## [READING TEXT]
ANNEXURE TO INDEPENDENT AUDITOR'S REPORT

Referred to in paragraph 9 of the Independent Auditors' Report of even date to the members of Jauss Polymers Limited on the financial statements for the year ended March 31, 2015

i. (a) The Company is maintaining proper records showing full particulars, including quantitative details and situation, of fixed assets.

(b) The fixed assets are physically verified by the Management according to a phased programme designed to cover all the items over a period of three years which, in our opinion, is reasonable having regard to the size of the Company and the nature of its assets. Pursuant to the programme, a portion of the fixed assets has been physically verified by the Management during the year and no material discrepancies have been noticed on such verification.

ii. (a) The inventory has been physically verified by the Management during the year. In our opinion, the frequency of verification is reasonable.

(b) In our opinion, the procedures of physical verification of inventory followed by the Management are reasonable and adequate in relation to the size of the Company and the nature of its business.

(c) On the basis of our examination of the inventory records, in our opinion, the Company is maintaining proper records of inventory The discrepancies noticed on physical verification of inventory as compared to book records were not material.

iii. The Company has not granted any loans, secured or unsecured, to companies, firms or other parties covered in the register maintained under Section 189 of the Act. Therefore, the provisions of Clause 3(iii), (iii)(a) and (iii)(b) of the said Order are not applicable to the Company.

iv. In our opinion, and according to the information and explanations given to us, there is an adequate internal control system commensurate with the size of the Company and the nature of its business for the purchase of inventory and fixed assets and for the sale of goods and services. Further, on the basis of our examination of the books and records of the Company, and according to the information and explanations given to us, we have neither come across, nor have been informed of, any continuing failure to correct major weaknesses in the aforesaid internal control system.

v. The Company has not accepted any deposits from the public within the meaning of Sections 73, 74, 75 and 76 of the Act and the rules framed there under to the extent notified.

vi. We have broadly reviewed the books of account maintained by the Company in respect of products where, pursuant to the rules made by the Central Government of India, the maintenance of cost records has been specified under sub- section (1) of Section 148 of the Act, and are of the opinion that, prima facie, the prescribed accounts and records have been made and maintained. We have not, however, made a detailed examination of the records with a view to determine whether they are accurate or complete.

vii. (a) According to the information and explanations given to us and the records of the Company examined by us, in our opinion, undisputed statutory dues including provident fund, employees' state insurance, income-tax, sales-tax, wealth tax, service tax, duty of customs ,duty of excise, value added tax and cess have not generally been regularly deposited with the appropriate authorities though the delays in deposit have not been serious.

## [LIST OF TASKS]
• A. Return the exact wording of the auditor's report annexure between "v. The Company" and "accurate or complete.", inclusive.
• B. Take the auditor's report annexure further, starting after its last sentence.

## [DATASET EXTRACT]
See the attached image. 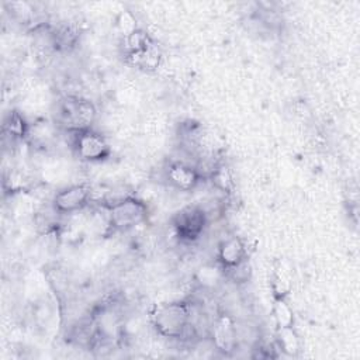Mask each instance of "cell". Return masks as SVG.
<instances>
[{"mask_svg":"<svg viewBox=\"0 0 360 360\" xmlns=\"http://www.w3.org/2000/svg\"><path fill=\"white\" fill-rule=\"evenodd\" d=\"M150 322L160 336L180 340L191 323V305L186 301L159 304L150 314Z\"/></svg>","mask_w":360,"mask_h":360,"instance_id":"obj_1","label":"cell"},{"mask_svg":"<svg viewBox=\"0 0 360 360\" xmlns=\"http://www.w3.org/2000/svg\"><path fill=\"white\" fill-rule=\"evenodd\" d=\"M96 117L97 110L94 104L79 96H65L56 104V124L65 132L90 129Z\"/></svg>","mask_w":360,"mask_h":360,"instance_id":"obj_2","label":"cell"},{"mask_svg":"<svg viewBox=\"0 0 360 360\" xmlns=\"http://www.w3.org/2000/svg\"><path fill=\"white\" fill-rule=\"evenodd\" d=\"M108 214L112 231L127 232L142 225L148 219L149 210L146 202L134 195H129L110 205Z\"/></svg>","mask_w":360,"mask_h":360,"instance_id":"obj_3","label":"cell"},{"mask_svg":"<svg viewBox=\"0 0 360 360\" xmlns=\"http://www.w3.org/2000/svg\"><path fill=\"white\" fill-rule=\"evenodd\" d=\"M72 135L70 148L76 153L80 160L84 162H101L110 156L111 148L108 141L103 134L94 131L93 128L80 131V132H69Z\"/></svg>","mask_w":360,"mask_h":360,"instance_id":"obj_4","label":"cell"},{"mask_svg":"<svg viewBox=\"0 0 360 360\" xmlns=\"http://www.w3.org/2000/svg\"><path fill=\"white\" fill-rule=\"evenodd\" d=\"M208 222V215L198 205H188L180 210L173 218V229L176 236L183 242L197 240Z\"/></svg>","mask_w":360,"mask_h":360,"instance_id":"obj_5","label":"cell"},{"mask_svg":"<svg viewBox=\"0 0 360 360\" xmlns=\"http://www.w3.org/2000/svg\"><path fill=\"white\" fill-rule=\"evenodd\" d=\"M91 200V188L90 186L80 183V184H70L60 190H58L52 200L51 205L59 215H70L84 210Z\"/></svg>","mask_w":360,"mask_h":360,"instance_id":"obj_6","label":"cell"},{"mask_svg":"<svg viewBox=\"0 0 360 360\" xmlns=\"http://www.w3.org/2000/svg\"><path fill=\"white\" fill-rule=\"evenodd\" d=\"M210 338L214 349L222 354H231L238 346V329L233 319L225 314L219 315L210 329Z\"/></svg>","mask_w":360,"mask_h":360,"instance_id":"obj_7","label":"cell"},{"mask_svg":"<svg viewBox=\"0 0 360 360\" xmlns=\"http://www.w3.org/2000/svg\"><path fill=\"white\" fill-rule=\"evenodd\" d=\"M165 176L169 184H172L174 188L180 191H191L202 180L195 166L181 160L169 163V166L165 170Z\"/></svg>","mask_w":360,"mask_h":360,"instance_id":"obj_8","label":"cell"},{"mask_svg":"<svg viewBox=\"0 0 360 360\" xmlns=\"http://www.w3.org/2000/svg\"><path fill=\"white\" fill-rule=\"evenodd\" d=\"M246 260L245 243L238 236L224 239L217 248V262L224 270L232 269Z\"/></svg>","mask_w":360,"mask_h":360,"instance_id":"obj_9","label":"cell"},{"mask_svg":"<svg viewBox=\"0 0 360 360\" xmlns=\"http://www.w3.org/2000/svg\"><path fill=\"white\" fill-rule=\"evenodd\" d=\"M30 124L25 121L24 115L15 110L10 111L3 121V134L10 136L11 141L24 139L27 135H30Z\"/></svg>","mask_w":360,"mask_h":360,"instance_id":"obj_10","label":"cell"},{"mask_svg":"<svg viewBox=\"0 0 360 360\" xmlns=\"http://www.w3.org/2000/svg\"><path fill=\"white\" fill-rule=\"evenodd\" d=\"M127 58L134 66H138L143 70H155L160 63V53L153 44L143 51L128 55Z\"/></svg>","mask_w":360,"mask_h":360,"instance_id":"obj_11","label":"cell"},{"mask_svg":"<svg viewBox=\"0 0 360 360\" xmlns=\"http://www.w3.org/2000/svg\"><path fill=\"white\" fill-rule=\"evenodd\" d=\"M277 347L288 354V356H295L300 352V339L292 329V326L287 328H278V335H277Z\"/></svg>","mask_w":360,"mask_h":360,"instance_id":"obj_12","label":"cell"},{"mask_svg":"<svg viewBox=\"0 0 360 360\" xmlns=\"http://www.w3.org/2000/svg\"><path fill=\"white\" fill-rule=\"evenodd\" d=\"M124 42V49H125V55H131V53H136L139 51L146 49L148 46H150L153 42L149 38L148 34H145L142 30H135L134 32H131L129 35L122 38Z\"/></svg>","mask_w":360,"mask_h":360,"instance_id":"obj_13","label":"cell"},{"mask_svg":"<svg viewBox=\"0 0 360 360\" xmlns=\"http://www.w3.org/2000/svg\"><path fill=\"white\" fill-rule=\"evenodd\" d=\"M273 316L277 323V328H287L292 326L294 322V314L290 305L285 302L284 298H274L273 305Z\"/></svg>","mask_w":360,"mask_h":360,"instance_id":"obj_14","label":"cell"},{"mask_svg":"<svg viewBox=\"0 0 360 360\" xmlns=\"http://www.w3.org/2000/svg\"><path fill=\"white\" fill-rule=\"evenodd\" d=\"M210 177L212 180V184L224 191V193H229L232 188V176L228 170V167L225 165H217L212 167Z\"/></svg>","mask_w":360,"mask_h":360,"instance_id":"obj_15","label":"cell"},{"mask_svg":"<svg viewBox=\"0 0 360 360\" xmlns=\"http://www.w3.org/2000/svg\"><path fill=\"white\" fill-rule=\"evenodd\" d=\"M271 288H273V294L274 298H284L290 288H291V281H290V276L287 273V270L284 269H277L274 276H273V281H271Z\"/></svg>","mask_w":360,"mask_h":360,"instance_id":"obj_16","label":"cell"},{"mask_svg":"<svg viewBox=\"0 0 360 360\" xmlns=\"http://www.w3.org/2000/svg\"><path fill=\"white\" fill-rule=\"evenodd\" d=\"M221 270H224L221 266L214 267V266H205L198 271V281L202 287H214L219 280H221Z\"/></svg>","mask_w":360,"mask_h":360,"instance_id":"obj_17","label":"cell"},{"mask_svg":"<svg viewBox=\"0 0 360 360\" xmlns=\"http://www.w3.org/2000/svg\"><path fill=\"white\" fill-rule=\"evenodd\" d=\"M118 28L121 30L122 38L129 35L131 32H134L136 28V20L134 18V15L129 11H124L120 14L118 17Z\"/></svg>","mask_w":360,"mask_h":360,"instance_id":"obj_18","label":"cell"}]
</instances>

## [EXPECTED ANSWERS]
• A.
v. The Company has not accepted any deposits from the public within the meaning of Sections 73, 74, 75 and 76 of the Act and the rules framed there under to the extent notified.

vi. We have broadly reviewed the books of account maintained by the Company in respect of products where, pursuant to the rules made by the Central Government of India, the maintenance of cost records has been specified under sub- section (1) of Section 148 of the Act, and are of the opinion that, prima facie, the prescribed accounts and records have been made and maintained. We have not, however, made a detailed examination of the records with a view to determine whether they are accurate or complete.

• B.
(b) According to the information and explanations given to us and the records of the Company examined by us, there are no dues of income-tax, sales-tax, wealth-tax, service-tax, duty of customs, and duty of excise or value added tax or cess25 which have not been deposited on account of any dispute.

(c) There are no amounts required to be transferred by the Company to the Investor Education and Protection Fund in accordance with the provisions of the Companies Act, 1956 and the rules made there under.

viii. The Company has no accumulated losses as at the end of the financial year and it has not incurred any cash losses in the financial year ended on that date or in the immediately preceding financial year.

ix. According to the records of the Company examined by us and the information and explanation given to us, the Company has not defaulted in repayment of dues to any financial institution or bank or debenture holders as at the balance sheet date.

x. In our opinion, and according to the information and explanations given to us, the terms and conditions of the guarantees given by the Company for loans taken by others from banks or financial institutions during the year, are not prejudicial to the interest of the Company

xi. In our opinion, and according to the information and explanations given to us, the term loans have been applied for the purposes for which they were obtained.

xii. During the course of our examination of the books and records of the Company, carried out in accordance with the generally accepted auditing practices in India, and according to the information and explanations given to us, we have neither come across any instance of material fraud on or by the Company, noticed or reported during the year, nor have we been informed of any such case by the Management.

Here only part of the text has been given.